#### The input
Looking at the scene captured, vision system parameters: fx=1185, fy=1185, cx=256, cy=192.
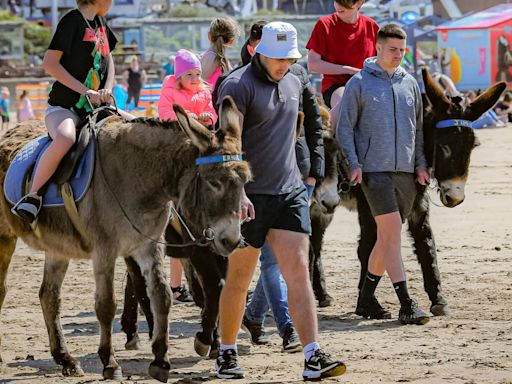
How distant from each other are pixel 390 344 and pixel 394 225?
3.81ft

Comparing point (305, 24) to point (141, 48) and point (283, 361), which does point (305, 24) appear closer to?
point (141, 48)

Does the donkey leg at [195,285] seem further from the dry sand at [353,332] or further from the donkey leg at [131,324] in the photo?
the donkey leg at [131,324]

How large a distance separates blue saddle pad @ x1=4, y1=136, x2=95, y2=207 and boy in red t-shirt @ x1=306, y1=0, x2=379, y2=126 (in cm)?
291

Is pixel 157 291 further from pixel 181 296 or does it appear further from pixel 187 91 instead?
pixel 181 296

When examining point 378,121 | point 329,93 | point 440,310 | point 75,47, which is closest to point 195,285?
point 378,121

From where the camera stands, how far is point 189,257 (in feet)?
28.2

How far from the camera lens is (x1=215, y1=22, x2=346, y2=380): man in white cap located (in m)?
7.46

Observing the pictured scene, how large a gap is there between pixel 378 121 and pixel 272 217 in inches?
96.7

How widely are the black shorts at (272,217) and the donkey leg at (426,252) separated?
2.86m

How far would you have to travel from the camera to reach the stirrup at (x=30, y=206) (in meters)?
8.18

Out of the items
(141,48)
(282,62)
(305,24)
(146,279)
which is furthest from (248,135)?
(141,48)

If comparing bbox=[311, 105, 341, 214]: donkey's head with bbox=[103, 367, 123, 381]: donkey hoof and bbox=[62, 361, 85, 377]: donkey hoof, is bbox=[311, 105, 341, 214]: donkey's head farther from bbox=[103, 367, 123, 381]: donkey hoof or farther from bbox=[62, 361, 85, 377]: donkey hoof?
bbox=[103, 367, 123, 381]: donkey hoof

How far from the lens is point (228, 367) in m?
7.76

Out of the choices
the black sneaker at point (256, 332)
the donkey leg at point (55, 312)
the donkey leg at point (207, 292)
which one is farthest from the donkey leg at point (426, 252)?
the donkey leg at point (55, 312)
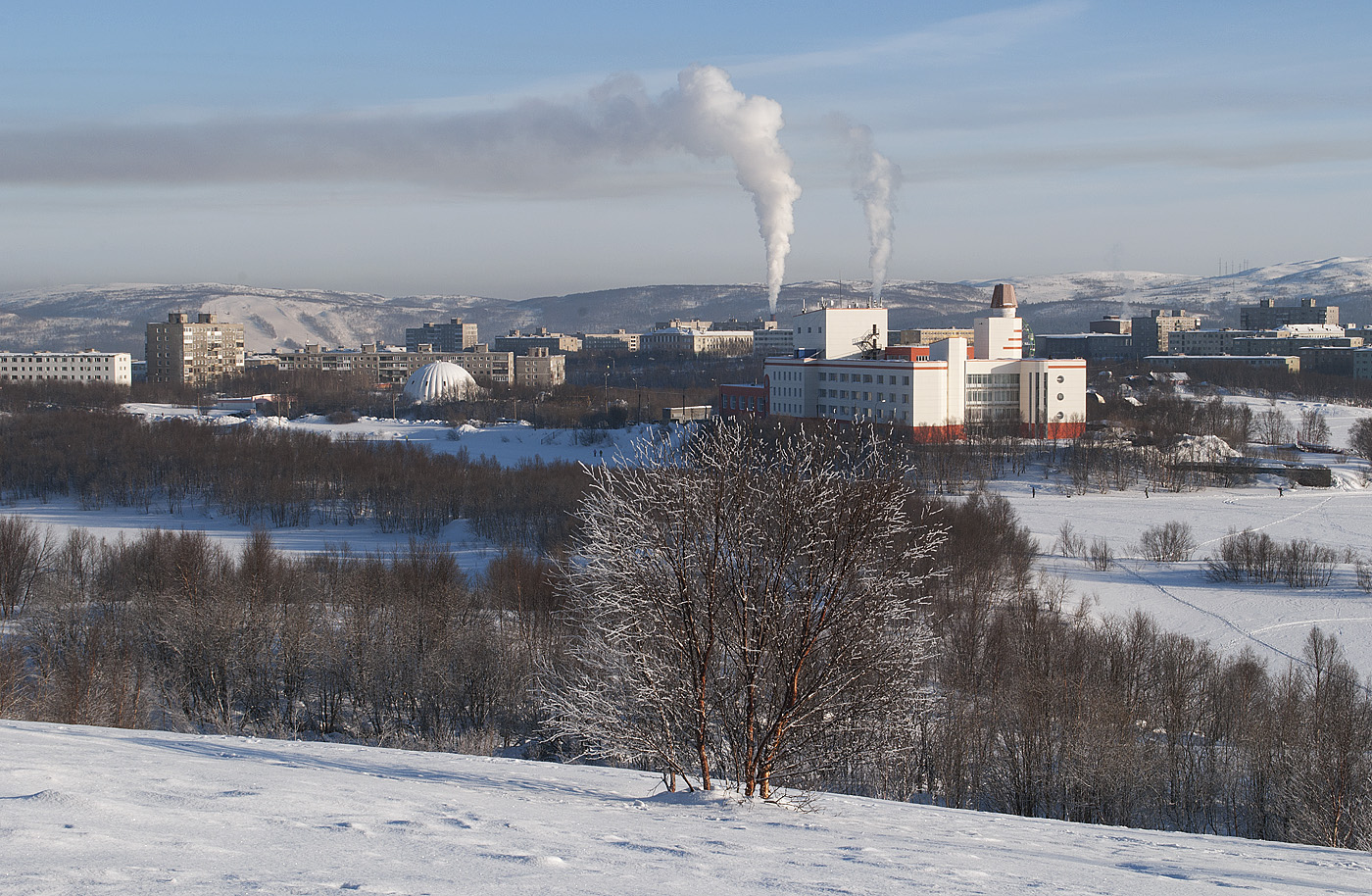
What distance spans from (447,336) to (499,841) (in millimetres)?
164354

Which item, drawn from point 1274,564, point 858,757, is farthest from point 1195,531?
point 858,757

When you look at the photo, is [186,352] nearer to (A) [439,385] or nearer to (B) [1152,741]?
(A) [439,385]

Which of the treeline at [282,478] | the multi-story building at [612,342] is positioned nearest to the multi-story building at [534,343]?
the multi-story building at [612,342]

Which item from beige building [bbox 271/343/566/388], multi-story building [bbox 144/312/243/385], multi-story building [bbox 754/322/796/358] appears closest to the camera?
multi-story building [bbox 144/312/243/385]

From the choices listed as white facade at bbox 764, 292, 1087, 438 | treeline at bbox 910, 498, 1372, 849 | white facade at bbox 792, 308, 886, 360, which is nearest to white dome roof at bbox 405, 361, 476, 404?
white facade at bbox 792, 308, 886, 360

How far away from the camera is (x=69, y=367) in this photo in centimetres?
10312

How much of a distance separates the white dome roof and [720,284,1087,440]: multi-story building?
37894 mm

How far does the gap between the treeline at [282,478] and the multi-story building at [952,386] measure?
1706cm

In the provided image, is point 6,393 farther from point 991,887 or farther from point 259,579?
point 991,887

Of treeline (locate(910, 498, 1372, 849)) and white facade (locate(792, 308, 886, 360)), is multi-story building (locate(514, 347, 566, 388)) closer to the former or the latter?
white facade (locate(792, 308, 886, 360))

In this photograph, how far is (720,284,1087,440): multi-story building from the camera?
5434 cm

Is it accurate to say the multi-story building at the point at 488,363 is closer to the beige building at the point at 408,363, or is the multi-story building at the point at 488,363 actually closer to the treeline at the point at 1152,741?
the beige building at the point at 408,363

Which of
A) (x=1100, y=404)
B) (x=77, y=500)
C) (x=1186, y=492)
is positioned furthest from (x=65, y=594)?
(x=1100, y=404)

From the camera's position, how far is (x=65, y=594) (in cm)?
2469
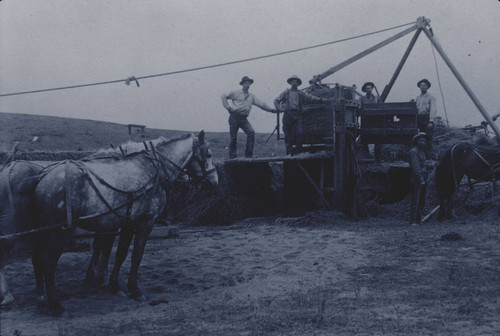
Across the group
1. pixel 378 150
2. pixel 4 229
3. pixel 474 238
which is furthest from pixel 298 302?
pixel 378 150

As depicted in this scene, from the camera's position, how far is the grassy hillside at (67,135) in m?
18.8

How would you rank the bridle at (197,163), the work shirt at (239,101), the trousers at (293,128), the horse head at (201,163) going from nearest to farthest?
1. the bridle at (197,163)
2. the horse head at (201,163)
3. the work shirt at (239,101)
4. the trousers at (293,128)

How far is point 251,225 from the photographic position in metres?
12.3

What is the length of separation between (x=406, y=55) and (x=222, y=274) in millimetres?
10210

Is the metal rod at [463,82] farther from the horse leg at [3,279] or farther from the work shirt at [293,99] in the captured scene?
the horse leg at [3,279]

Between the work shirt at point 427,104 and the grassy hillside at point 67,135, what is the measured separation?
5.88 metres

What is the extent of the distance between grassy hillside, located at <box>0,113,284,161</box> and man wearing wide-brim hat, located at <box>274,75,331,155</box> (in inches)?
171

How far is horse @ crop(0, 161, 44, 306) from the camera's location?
########
> Work to do: Copy out every line of the records above exactly, leaving out the pictures.

> Solved problem:
Looking at the scene captured, vision system parameters: fx=1185, fy=1185, cx=256, cy=192.
How distant from each other are pixel 390 344 and pixel 394 225?
3.81ft

Comparing point (305, 24) to point (141, 48) and point (283, 361), which does point (305, 24) appear closer to?
point (141, 48)

Does the donkey leg at [195,285] seem further from the dry sand at [353,332] or further from the donkey leg at [131,324] in the photo?
the donkey leg at [131,324]

How large a distance separates blue saddle pad @ x1=4, y1=136, x2=95, y2=207 and boy in red t-shirt @ x1=306, y1=0, x2=379, y2=126 (in cm)?
291

Is pixel 157 291 further from pixel 181 296 or does it appear further from pixel 187 91 instead?
pixel 181 296

When examining point 378,121 | point 329,93 | point 440,310 | point 75,47, which is closest to point 195,285?
point 378,121

From where the camera stands, how far is point 189,257 (in feet)?
28.2

How far from the camera lens is (x1=215, y1=22, x2=346, y2=380): man in white cap located (in m)?
7.46

Observing the pictured scene, how large a gap is there between pixel 378 121 and pixel 272 217 in inches?
96.7

How widely are the black shorts at (272,217) and the donkey leg at (426,252) separated?
2.86m

How far would you have to travel from the camera to reach the stirrup at (x=30, y=206) (in meters)?
8.18

Out of the items
(141,48)
(282,62)
(305,24)
(146,279)
which is furthest from (248,135)?
(141,48)

If comparing bbox=[311, 105, 341, 214]: donkey's head with bbox=[103, 367, 123, 381]: donkey hoof and bbox=[62, 361, 85, 377]: donkey hoof, is bbox=[311, 105, 341, 214]: donkey's head farther from bbox=[103, 367, 123, 381]: donkey hoof or farther from bbox=[62, 361, 85, 377]: donkey hoof?
bbox=[103, 367, 123, 381]: donkey hoof

How far from the lens is point (228, 367) in m?
7.76

Out of the choices
the black sneaker at point (256, 332)
the donkey leg at point (55, 312)
the donkey leg at point (207, 292)
which one is farthest from the donkey leg at point (426, 252)?
the donkey leg at point (55, 312)
What distance spans from (447,336) to (499,841) (in millimetres)?
164354

Which item, drawn from point 1274,564, point 858,757, is farthest from point 1195,531?
point 858,757

When you look at the photo, is [186,352] nearer to (A) [439,385] or nearer to (B) [1152,741]?
(A) [439,385]

Which of the treeline at [282,478] | the multi-story building at [612,342] is positioned nearest to the multi-story building at [534,343]?
the multi-story building at [612,342]

Which item from beige building [bbox 271/343/566/388], multi-story building [bbox 144/312/243/385], multi-story building [bbox 754/322/796/358] appears closest to the camera?
multi-story building [bbox 144/312/243/385]

From the choices listed as white facade at bbox 764, 292, 1087, 438 | treeline at bbox 910, 498, 1372, 849 | white facade at bbox 792, 308, 886, 360, which is nearest to white dome roof at bbox 405, 361, 476, 404?
white facade at bbox 792, 308, 886, 360

How far away from the camera is (x=69, y=367) in this photo in centimetres?
10312

How much of a distance separates the white dome roof and [720,284,1087,440]: multi-story building?
37894 mm

How far does the gap between the treeline at [282,478] and the multi-story building at [952,386] measure?
1706cm

In the provided image, is point 6,393 farther from point 991,887 or farther from point 259,579?
point 991,887

Of treeline (locate(910, 498, 1372, 849)) and white facade (locate(792, 308, 886, 360)), is multi-story building (locate(514, 347, 566, 388)) closer to the former or the latter?
white facade (locate(792, 308, 886, 360))

In this photograph, how far is (720,284,1087,440): multi-story building from the camera?
5434 cm

Is it accurate to say the multi-story building at the point at 488,363 is closer to the beige building at the point at 408,363, or is the multi-story building at the point at 488,363 actually closer to the treeline at the point at 1152,741?
the beige building at the point at 408,363

Which of
A) (x=1100, y=404)
B) (x=77, y=500)
C) (x=1186, y=492)
is positioned furthest from (x=65, y=594)?
(x=1100, y=404)

From the camera's position, how far is (x=65, y=594) (in cm)?
2469
Across the group
1. pixel 378 150
2. pixel 4 229
3. pixel 474 238
which is furthest from pixel 298 302?
pixel 378 150

As depicted in this scene, from the camera's position, how far is the grassy hillside at (67,135) in m?
18.8

How would you rank the bridle at (197,163), the work shirt at (239,101), the trousers at (293,128), the horse head at (201,163) going from nearest to farthest?
1. the bridle at (197,163)
2. the horse head at (201,163)
3. the work shirt at (239,101)
4. the trousers at (293,128)

How far is point 251,225 from the photographic position in metres?
12.3

What is the length of separation between (x=406, y=55) and (x=222, y=274) in millimetres?
10210

Is the metal rod at [463,82] farther from the horse leg at [3,279] or farther from the work shirt at [293,99] in the captured scene?
the horse leg at [3,279]

Between the work shirt at point 427,104 and the grassy hillside at point 67,135, what is the measured separation?
5.88 metres

What is the extent of the distance between grassy hillside, located at <box>0,113,284,161</box> and man wearing wide-brim hat, located at <box>274,75,331,155</box> (in inches)?
171

How far is horse @ crop(0, 161, 44, 306) from the camera's location?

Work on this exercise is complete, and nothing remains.